Published August 25, 2008 09:59 am -
Tax study group replicates some legislative duties
By EMILY WAGSTER PETTUS, Associated Press Writer
Here’s a spiffy idea: Someone should pick a group of people to decide what kind of taxes Mississippians will pay.
Members of this group will spend months hearing testimony from job-creation experts. They’ll thumb through stacks of documents to review regional and national trends. They’ll consider ideas from the general public. They’ll weigh what works and what doesn’t.
And at the end of this lengthy process, they’ll recommend a list of tax-code changes.
Gov. Haley Barbour created just such a group back in January as he prepared to launch his second term in office.
The hitch?
Mississippi already had a group of people paid to do exactly the kind of public policy analysis the governor asked his volunteer group to do.
The existing group is called the Legislature — 122 House members and 52 senators chosen, for better or worse, by the voters of this state.

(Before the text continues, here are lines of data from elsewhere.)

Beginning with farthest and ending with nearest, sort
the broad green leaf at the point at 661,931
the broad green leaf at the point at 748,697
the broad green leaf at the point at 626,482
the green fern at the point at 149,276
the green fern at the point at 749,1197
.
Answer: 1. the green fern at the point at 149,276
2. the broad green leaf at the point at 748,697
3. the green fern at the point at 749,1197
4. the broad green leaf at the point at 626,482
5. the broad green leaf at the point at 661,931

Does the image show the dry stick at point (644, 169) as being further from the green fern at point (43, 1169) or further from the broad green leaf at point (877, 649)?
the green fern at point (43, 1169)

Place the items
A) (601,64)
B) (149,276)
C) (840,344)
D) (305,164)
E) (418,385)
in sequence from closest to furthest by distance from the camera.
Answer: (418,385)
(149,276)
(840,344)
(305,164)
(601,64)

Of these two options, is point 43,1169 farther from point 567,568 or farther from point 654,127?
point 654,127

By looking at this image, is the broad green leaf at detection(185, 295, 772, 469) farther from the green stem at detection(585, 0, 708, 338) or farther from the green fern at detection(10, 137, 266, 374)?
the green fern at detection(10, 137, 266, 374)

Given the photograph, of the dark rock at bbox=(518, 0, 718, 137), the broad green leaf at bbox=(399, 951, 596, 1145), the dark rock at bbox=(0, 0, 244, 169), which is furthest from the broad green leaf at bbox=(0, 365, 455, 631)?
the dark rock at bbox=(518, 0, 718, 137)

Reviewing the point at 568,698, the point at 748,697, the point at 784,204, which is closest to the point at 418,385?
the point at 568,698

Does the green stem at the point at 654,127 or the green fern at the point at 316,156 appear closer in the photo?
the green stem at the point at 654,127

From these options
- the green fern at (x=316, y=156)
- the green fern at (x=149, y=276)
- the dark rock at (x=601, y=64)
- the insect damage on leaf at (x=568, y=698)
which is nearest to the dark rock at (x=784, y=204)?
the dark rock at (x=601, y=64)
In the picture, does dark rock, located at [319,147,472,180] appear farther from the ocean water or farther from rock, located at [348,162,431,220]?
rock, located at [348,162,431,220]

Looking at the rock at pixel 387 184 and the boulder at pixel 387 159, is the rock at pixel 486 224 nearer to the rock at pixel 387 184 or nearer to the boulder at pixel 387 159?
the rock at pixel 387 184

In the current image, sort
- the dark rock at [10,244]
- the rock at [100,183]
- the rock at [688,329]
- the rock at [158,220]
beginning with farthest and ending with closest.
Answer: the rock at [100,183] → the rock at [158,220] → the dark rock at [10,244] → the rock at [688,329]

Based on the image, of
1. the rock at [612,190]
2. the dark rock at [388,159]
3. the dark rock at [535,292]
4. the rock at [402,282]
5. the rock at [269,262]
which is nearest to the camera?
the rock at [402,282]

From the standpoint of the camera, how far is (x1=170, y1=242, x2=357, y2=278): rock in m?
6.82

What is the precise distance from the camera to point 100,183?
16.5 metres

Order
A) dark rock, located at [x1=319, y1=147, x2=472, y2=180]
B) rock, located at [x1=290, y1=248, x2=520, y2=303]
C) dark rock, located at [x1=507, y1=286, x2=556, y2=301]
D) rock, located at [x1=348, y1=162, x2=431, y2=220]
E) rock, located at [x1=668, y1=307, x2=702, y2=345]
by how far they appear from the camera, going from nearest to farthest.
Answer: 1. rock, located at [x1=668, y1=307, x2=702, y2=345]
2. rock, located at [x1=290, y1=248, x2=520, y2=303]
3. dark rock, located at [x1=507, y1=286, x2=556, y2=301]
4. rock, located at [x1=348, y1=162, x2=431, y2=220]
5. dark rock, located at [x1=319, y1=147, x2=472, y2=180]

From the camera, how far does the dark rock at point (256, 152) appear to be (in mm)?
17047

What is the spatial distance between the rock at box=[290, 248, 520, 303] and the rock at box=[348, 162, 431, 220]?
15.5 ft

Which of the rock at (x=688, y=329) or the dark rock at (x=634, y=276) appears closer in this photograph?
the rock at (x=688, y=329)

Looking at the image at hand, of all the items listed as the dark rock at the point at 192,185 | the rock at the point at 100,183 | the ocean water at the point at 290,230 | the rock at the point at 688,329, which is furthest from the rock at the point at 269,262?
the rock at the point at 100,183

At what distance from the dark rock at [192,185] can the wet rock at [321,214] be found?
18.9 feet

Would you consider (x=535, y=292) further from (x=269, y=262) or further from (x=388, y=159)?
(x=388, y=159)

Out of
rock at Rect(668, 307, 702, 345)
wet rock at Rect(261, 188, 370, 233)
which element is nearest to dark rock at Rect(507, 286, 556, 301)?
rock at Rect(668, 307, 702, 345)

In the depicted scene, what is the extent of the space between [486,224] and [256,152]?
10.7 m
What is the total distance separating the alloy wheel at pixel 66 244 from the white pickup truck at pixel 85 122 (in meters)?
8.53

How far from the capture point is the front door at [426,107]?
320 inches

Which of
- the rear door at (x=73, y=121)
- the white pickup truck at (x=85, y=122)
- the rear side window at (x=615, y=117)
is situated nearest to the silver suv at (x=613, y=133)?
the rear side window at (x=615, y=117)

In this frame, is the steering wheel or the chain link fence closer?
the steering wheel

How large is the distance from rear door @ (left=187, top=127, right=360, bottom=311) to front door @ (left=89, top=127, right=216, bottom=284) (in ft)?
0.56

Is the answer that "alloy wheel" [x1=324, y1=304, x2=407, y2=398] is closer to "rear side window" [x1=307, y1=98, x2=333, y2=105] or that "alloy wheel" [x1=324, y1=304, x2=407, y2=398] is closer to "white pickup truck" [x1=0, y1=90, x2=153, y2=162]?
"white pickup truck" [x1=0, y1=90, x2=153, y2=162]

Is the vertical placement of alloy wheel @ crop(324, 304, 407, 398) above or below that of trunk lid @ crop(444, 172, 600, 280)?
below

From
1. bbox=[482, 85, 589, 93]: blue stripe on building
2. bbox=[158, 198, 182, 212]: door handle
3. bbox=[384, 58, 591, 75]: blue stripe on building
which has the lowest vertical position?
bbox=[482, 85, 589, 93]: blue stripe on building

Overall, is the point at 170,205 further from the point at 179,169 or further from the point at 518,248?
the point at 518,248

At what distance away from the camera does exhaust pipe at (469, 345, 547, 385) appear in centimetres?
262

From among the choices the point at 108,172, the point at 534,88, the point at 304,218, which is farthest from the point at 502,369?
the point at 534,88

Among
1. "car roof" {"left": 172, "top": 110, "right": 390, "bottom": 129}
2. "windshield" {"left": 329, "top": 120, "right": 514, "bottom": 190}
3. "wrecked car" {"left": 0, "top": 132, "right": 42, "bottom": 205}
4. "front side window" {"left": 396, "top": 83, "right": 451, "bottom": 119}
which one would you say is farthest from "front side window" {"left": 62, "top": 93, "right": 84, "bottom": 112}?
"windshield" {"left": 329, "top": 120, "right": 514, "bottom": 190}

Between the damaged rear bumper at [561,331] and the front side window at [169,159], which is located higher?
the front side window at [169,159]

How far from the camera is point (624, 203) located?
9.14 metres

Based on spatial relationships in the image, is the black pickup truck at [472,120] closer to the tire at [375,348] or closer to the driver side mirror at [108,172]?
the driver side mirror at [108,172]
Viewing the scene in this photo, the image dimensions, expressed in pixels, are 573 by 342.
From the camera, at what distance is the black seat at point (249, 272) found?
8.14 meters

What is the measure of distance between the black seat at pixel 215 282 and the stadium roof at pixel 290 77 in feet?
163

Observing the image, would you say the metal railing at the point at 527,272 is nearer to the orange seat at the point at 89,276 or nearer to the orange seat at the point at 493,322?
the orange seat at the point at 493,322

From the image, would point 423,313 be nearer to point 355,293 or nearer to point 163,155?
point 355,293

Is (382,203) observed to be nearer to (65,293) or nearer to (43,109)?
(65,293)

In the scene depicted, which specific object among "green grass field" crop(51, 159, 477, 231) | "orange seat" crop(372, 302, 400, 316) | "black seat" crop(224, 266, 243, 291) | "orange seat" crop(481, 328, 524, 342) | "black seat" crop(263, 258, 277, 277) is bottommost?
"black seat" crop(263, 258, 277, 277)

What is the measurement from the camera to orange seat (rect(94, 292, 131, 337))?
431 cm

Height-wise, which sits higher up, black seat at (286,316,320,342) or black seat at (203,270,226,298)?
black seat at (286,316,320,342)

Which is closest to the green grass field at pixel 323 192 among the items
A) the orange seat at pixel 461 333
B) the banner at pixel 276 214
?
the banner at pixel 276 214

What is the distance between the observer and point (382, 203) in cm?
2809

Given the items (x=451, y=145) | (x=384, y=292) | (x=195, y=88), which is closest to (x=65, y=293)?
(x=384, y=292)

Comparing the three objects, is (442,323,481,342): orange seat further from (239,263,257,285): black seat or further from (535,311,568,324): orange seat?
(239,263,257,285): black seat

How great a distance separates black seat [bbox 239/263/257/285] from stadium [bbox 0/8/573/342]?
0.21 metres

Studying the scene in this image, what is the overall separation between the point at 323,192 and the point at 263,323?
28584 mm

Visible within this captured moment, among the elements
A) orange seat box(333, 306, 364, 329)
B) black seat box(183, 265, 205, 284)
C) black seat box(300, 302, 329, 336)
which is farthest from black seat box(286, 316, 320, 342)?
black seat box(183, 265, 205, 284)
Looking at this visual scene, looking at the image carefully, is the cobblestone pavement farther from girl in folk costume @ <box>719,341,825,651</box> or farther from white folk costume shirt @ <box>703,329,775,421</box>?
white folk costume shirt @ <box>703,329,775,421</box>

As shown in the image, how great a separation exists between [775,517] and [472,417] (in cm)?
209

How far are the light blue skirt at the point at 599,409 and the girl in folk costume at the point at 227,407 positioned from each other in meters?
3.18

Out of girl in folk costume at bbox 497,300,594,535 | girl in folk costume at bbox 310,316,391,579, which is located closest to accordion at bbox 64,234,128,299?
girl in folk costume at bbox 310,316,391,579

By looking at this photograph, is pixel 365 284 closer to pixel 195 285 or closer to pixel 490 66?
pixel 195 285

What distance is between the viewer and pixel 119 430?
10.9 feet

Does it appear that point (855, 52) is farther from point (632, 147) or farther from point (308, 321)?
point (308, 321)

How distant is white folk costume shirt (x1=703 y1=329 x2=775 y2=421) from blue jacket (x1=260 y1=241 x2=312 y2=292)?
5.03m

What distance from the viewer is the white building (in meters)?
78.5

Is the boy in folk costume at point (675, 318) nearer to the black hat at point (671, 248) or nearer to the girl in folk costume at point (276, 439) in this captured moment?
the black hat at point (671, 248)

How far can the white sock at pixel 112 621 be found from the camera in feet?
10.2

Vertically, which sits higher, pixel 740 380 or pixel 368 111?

As the governor’s tax study commission releases its final report this week, nobody is criticizing the members’ work ethic. Goodness knows, they’ve spent hundreds of hours and exerted plenty of brainpower to examine Mississippi’s tax system.
However, several critics have noted that the governor’s commission — through no fault of the members — is far from representative of Mississippi’s population. It is overwhelmingly male, white, conservative and business oriented.
The Legislature, by sharp contrast, represents widely divergent political viewpoints. After decades of civil-rights challenges and court battles, it also nearly mirrors the black-white balance of Mississippi’s population. Women are still underrepresented as a percentage of the population, but that isn’t fixed through redistricting.
Mississippi NAACP president Derrick Johnson said early this year that he believed Barbour chose a tax study group that would write a report reflecting the governor’s own wishes. Tax cuts for businesses. Changes in personal income taxes to benefit middle- and upper-income Mississippians. No reduction in the 7 percent grocery tax.
Turns out, Johnson was right about the group’s suggestions.
The commission can make recommendations, but it can’t enact any changes in the state tax code. That is the sole responsibility of the bureaucracy already in place — the elected men and women of the Mississippi Legislature.
Once the report goes to the House and Senate, there’s no guarantee Barbour will get his way. The smart money says that the governor will get only part of what he wants.
Barbour’s immediate political benefit is that he can use the commission’s report to show lawmakers he’s not alone in wanting certain changes in the tax structure. He’ll argue that some of the state’s brightest minds came up with the list.